### EXERCISE
Duplicate each line of the material below word for word, leaving the pictures out of your copy.

### RECORDS PROVIDED
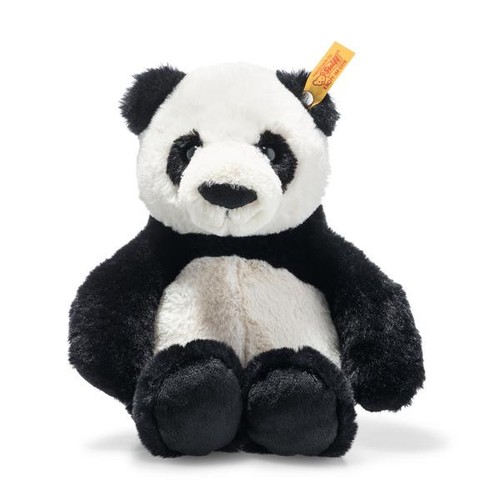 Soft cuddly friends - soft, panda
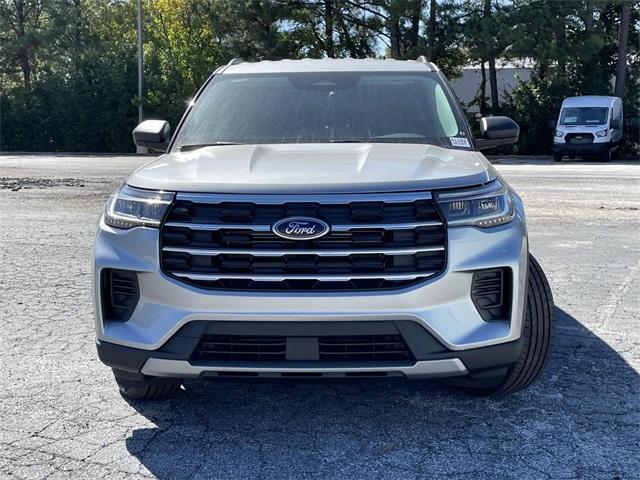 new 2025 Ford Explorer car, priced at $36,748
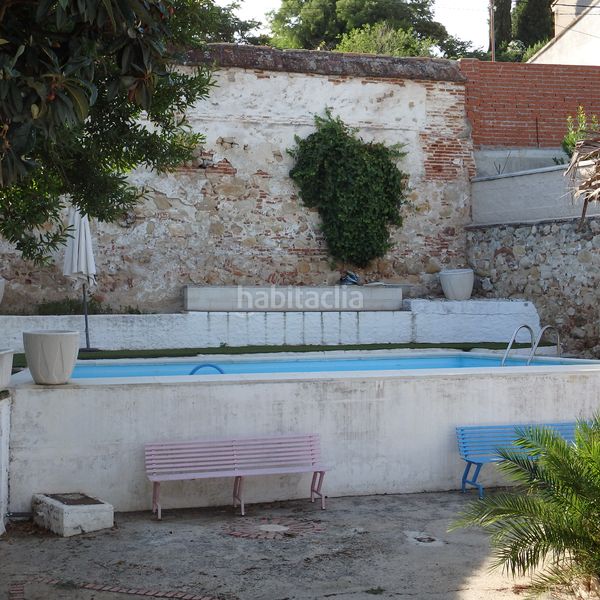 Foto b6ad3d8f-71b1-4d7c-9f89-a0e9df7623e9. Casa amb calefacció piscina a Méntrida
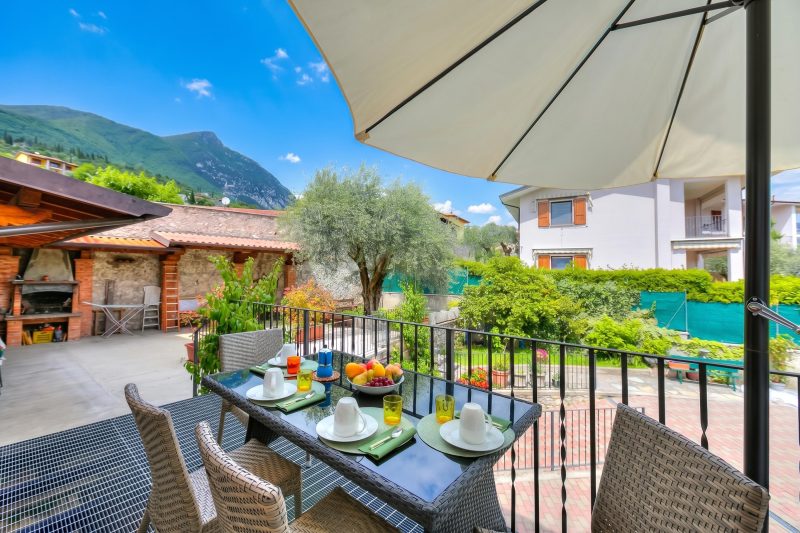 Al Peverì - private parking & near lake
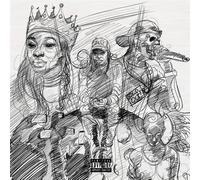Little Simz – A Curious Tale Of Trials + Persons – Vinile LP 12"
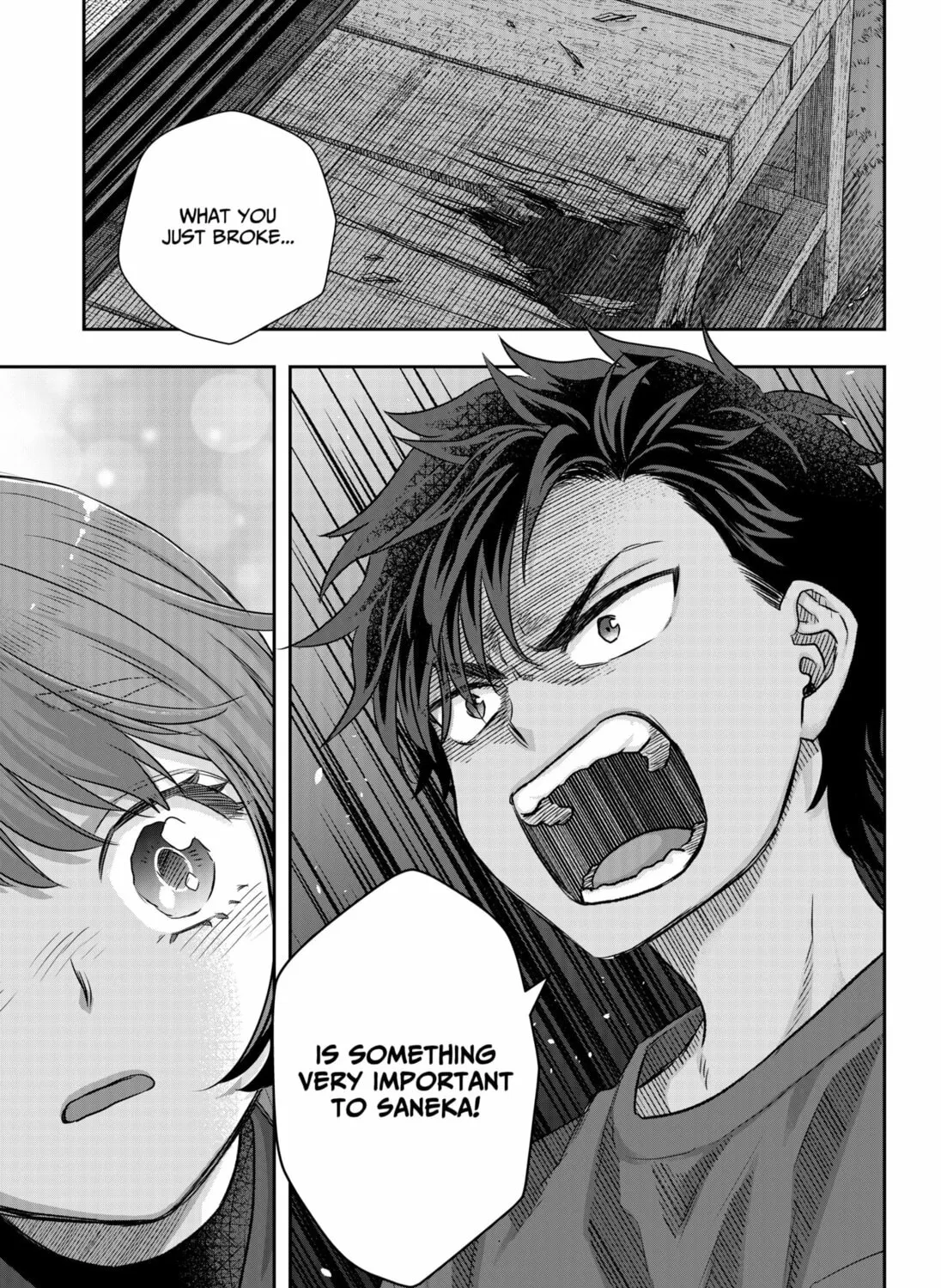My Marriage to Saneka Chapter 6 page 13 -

### SOLUTION TO THE PROBLEM
 Soft cuddly friends - soft, panda
 new 2025 Ford Explorer car, priced at $36,748
 Foto b6ad3d8f-71b1-4d7c-9f89-a0e9df7623e9. Casa amb calefacció piscina a Méntrida
 Al Peverì - private parking & near lake
Little Simz – A Curious Tale Of Trials + Persons – Vinile LP 12"
My Marriage to Saneka Chapter 6 page 13 -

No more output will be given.